I haven’t added to the blog for a few days. We have been to the Sequoia and Yosemite National Parks, and I am finding it difficult to write something that conveys the intense feelings those places generate. This won’t do the job, but I have to start somewhere. . .

In Sequoia we started by hiking to Marble Falls, which is about 7.4 miles round trip, and I learned that I am not in as good shape as I thought I was. The hike is a medium-grade difficulty but most of the trail to the falls is uphill, and a lot of it is right on the edge of the mountain; stepping 6 inches to the left would make you slide right down the mountainside. It took us 2 hours to hike to the falls but I’m glad we did it. Marble Falls is not one big falls – it’s a group of smaller falls strung together. The area has a lot of huge boulders with some marble in them, which gives the falls its name. It took us only 1 hr and 15 minutes to hike back from the falls (downhill helps!), after which we lunched on the peanut-butter and jelly sandwiches which we had stashed, in accordance with park rules, in a bear-proof box at the trailhead. I didn’t used to like peanut butter but after more than 3 hours of hiking, I really appreciated them!

The entrance to Sequoia Park was just 5 miles from our campsite but the Sequoia trees are about 18 miles inside the Park. Because they only grow at elevations of 5,000 to 7,000 feet, the road to get there is really steep and filled with switchbacks. The road is a good one but you definitely need to follow the speed limit, which often drops to 5 mph. At some points the grade was posted as 8%, but at other times they didn’t tell how much the grade was, probably to avoid scaring people. There are several mule deer in the park and they are obviously used to cars; several times we saw them grazing just 5 or 10 feet from the road.

The drive alone is worthwhile because of the beautiful vistas across the valley and neighboring mountains. But when you get to the Giant Forrest, it’s a whole new game.

Sequoias would be beautiful even if they weren’t so big. They are a gorgeous cinnamon-red color and their bark isn’t rough, like most trees. It looks and feels like built-up layers of paper or cardboard, and there is so much bark built up that it gives slightly to the touch, and makes the tree sound oddly hollow when you knock on it. Somewhere under all that bark (which in the really big trees can be one or two feet thick) are the actual tree trunks.
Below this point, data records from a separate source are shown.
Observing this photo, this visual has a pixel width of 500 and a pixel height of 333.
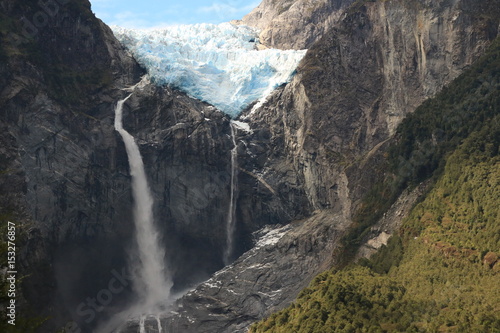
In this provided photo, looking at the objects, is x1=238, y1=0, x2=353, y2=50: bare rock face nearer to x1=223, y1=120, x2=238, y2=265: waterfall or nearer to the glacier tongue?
the glacier tongue

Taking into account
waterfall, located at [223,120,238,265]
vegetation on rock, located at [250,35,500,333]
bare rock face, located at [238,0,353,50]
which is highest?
bare rock face, located at [238,0,353,50]

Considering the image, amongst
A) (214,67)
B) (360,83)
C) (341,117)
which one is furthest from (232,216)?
(214,67)

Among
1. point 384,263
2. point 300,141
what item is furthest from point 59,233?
point 384,263

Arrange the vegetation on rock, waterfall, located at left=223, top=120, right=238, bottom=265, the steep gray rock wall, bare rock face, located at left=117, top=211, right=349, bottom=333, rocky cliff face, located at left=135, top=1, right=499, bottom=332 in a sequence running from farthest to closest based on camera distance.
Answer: waterfall, located at left=223, top=120, right=238, bottom=265
the steep gray rock wall
rocky cliff face, located at left=135, top=1, right=499, bottom=332
bare rock face, located at left=117, top=211, right=349, bottom=333
the vegetation on rock

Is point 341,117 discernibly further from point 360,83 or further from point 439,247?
point 439,247

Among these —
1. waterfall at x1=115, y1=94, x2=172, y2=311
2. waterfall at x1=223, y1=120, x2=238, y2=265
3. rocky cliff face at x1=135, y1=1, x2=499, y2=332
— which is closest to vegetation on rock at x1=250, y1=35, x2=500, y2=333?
rocky cliff face at x1=135, y1=1, x2=499, y2=332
When we were there, there had been a recent 6-foot snowfall and the forest was covered in a thick fog. It was 34 degrees at that elevation so the snow had softened and packed down a bit – when I fell through the snow on the pathways (and I did that a lot) I only dropped a couple of feet down, but off the path the snow was a lot deeper. We walked out into the forest to find the biggest tree in the world – the General Sherman tree. Unfortunately the snowfall had covered the trail signs and the fog hid the treetops, so we ended up taking a round-about hike of almost a mile long, but eventually we found the right path. Most Sequoias are huge – the size of 2 or 3 normal trees bundled together. But General Sherman is unbelievable.
It’s not the tallest tree or the widest, but in volume, it’s the biggest. It’s 36.5 feet across, stands 275 feet tall and weighs about 1,385 TONS. There were probably a dozen people there that day, and everyone was practially speechless. It's the sort of thing you can hardly beleive, even while you are standing in front of it.



Clear weather would have been nice,but the fog added extra atmosphere; the forest felt like a secret place and it was unearthly quiet. Everywhere we turned, the giant trees seemed to appear silently out of the mist. This was genuinely an awe-inspiring experience.